I'am using this component http://sourceforge.net/projects/tponguard/ and now I need to compile in 64bit. I'm stuck in this assembly.
It was like this:
push esi
push edi
mov esi, eax //esi = Mem1
mov edi, edx //edi = Mem2
push ecx //save byte count
shr ecx, 2 //convert to dwords
jz @Continue
cld
@Loop1: //xor dwords at a time
mov eax, [edi]
xor [esi], eax
add esi, 4
add edi, 4
dec ecx
jnz @Loop1
@Continue: //handle remaining bytes (3 or less)
pop ecx
and ecx, 3
jz @Done
@Loop2: //xor remaining bytes
mov al, [edi]
xor [esi], al
inc esi
inc edi
dec ecx
jnz @Loop2
@Done:
pop edi
pop esi
And I changed to this:
push rsi
push rdi
mov rsi, rax //esi = Mem1
mov rdi, rdx //edi = Mem2
push rcx //save byte count
shr rcx, 2 //convert to dwords
jz @Continue
cld
@Loop1: //xor dwords at a time
mov rax, [rdi]
xor [rsi], rax
add rsi, 4
add rdi, 4
dec rcx
jnz @Loop1
@Continue: //handle remaining bytes (3 or less)
pop rcx
and rcx, 3
jz @Done
@Loop2: //xor remaining bytes
mov al, [rdi]
xor [rsi], al
inc rsi
inc rdi
dec rcx
jnz @Loop2
@Done:
pop rdi
pop rsi
But now I got an Access Violation in xor [rsi], rax
The function you are looking at is
procedure XorMem(var Mem1; const Mem2; Count : Cardinal); register;
from the ogutil
unit.
Personally I would not bother converting this to x64 assembler. There are quite a few tricky details that you need to get right in order to do so. It makes more sense to me to port to Pascal and let the compiler deal with the details. The simplest most naive translation looks like this:
procedure XorMem(var Mem1; const Mem2; Count: Cardinal);
var
p1, p2: PByte;
begin
p1 := PByte(@Mem1);
p2 := PByte(@Mem2);
while Count>0 do
begin
p1^ := p1^ xor p2^;
inc(p1);
inc(p2);
dec(Count);
end;
end;
If this is performance critical then you'd want to unroll the loop a little to operate on large operands. Say 32 bit operands on x86 and 64 bit operands on x64.

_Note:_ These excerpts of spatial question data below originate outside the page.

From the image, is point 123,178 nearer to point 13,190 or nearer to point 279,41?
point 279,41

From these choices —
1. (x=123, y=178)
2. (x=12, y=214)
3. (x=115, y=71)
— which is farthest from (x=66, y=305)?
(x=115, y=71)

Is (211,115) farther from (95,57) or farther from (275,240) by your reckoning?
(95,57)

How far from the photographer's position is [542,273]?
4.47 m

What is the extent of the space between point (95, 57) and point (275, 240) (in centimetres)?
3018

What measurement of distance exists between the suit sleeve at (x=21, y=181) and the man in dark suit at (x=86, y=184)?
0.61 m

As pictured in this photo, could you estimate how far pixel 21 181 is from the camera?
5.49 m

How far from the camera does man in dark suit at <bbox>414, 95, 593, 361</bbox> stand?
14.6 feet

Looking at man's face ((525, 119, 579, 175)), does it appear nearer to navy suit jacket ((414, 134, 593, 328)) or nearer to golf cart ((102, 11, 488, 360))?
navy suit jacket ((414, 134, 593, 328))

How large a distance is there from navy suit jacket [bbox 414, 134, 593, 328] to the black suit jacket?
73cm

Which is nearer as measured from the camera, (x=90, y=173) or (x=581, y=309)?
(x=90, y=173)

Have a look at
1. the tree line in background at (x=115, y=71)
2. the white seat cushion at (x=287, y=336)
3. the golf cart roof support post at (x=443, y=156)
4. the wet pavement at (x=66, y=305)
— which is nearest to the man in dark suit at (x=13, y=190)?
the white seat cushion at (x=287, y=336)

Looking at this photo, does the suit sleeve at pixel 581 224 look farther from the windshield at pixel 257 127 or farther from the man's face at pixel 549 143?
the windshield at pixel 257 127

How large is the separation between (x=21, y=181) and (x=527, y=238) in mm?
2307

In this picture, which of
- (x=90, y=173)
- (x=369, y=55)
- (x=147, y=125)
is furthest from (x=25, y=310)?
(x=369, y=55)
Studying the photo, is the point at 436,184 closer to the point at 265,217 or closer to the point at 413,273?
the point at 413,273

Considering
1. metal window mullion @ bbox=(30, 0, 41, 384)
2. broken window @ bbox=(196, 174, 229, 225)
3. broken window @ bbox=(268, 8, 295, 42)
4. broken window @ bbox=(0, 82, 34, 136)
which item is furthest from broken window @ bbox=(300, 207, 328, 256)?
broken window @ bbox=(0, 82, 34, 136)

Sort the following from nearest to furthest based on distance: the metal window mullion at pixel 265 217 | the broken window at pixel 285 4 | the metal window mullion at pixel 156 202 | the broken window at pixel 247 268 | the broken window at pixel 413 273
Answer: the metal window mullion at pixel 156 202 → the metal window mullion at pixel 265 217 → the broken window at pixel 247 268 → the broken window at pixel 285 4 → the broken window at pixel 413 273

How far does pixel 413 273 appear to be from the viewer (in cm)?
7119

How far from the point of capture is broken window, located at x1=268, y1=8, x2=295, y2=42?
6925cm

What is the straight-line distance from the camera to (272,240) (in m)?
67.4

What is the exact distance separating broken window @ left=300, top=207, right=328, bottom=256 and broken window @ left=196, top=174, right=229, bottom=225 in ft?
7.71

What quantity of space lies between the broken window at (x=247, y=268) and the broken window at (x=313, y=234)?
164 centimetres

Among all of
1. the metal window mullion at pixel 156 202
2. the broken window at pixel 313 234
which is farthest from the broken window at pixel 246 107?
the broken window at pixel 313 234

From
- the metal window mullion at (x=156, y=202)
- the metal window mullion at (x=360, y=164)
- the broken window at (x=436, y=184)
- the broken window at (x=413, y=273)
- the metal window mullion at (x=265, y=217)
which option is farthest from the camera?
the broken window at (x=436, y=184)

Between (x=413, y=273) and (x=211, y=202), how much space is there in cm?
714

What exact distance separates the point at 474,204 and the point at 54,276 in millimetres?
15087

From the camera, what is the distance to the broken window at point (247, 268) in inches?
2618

A version that operated on 32 bit operands might look like this:
procedure XorMem(var Mem1; const Mem2; Count: Cardinal);
var
p1, p2: PByte;
begin
p1 := PByte(@Mem1);
p2 := PByte(@Mem2);
while Count>3 do
begin
PCardinal(p1)^ := PCardinal(p1)^ xor PCardinal(p2)^;
inc(p1, 4);
inc(p2, 4);
dec(Count, 4);
end;
while Count>0 do
begin
p1^ := p1^ xor p2^;
inc(p1);
inc(p2);
dec(Count);
end;
end;
Actually, you can easily enough write a version that automatically uses 32 or 64 bit operands as determined by the compilation target. The trick is to use the NativeUInt
type which is machine word size.
procedure XorMem(var Mem1; const Mem2; Count: Cardinal);
var
p1, p2: PByte;
begin
p1 := PByte(@Mem1);
p2 := PByte(@Mem2);
while Count>SizeOf(NativeUInt)-1 do
begin
PNativeUInt(p1)^ := PNativeUInt(p1)^ xor PNativeUInt(p2)^;
inc(p1, SizeOf(NativeUInt));
inc(p2, SizeOf(NativeUInt));
dec(Count, SizeOf(NativeUInt));
end;
while Count>0 do
begin
p1^ := p1^ xor p2^;
inc(p1);
inc(p2);
dec(Count);
end;
end;
This final version is pretty efficient when compiled with optimisations enabled. I would not look beyond that final Pascal version.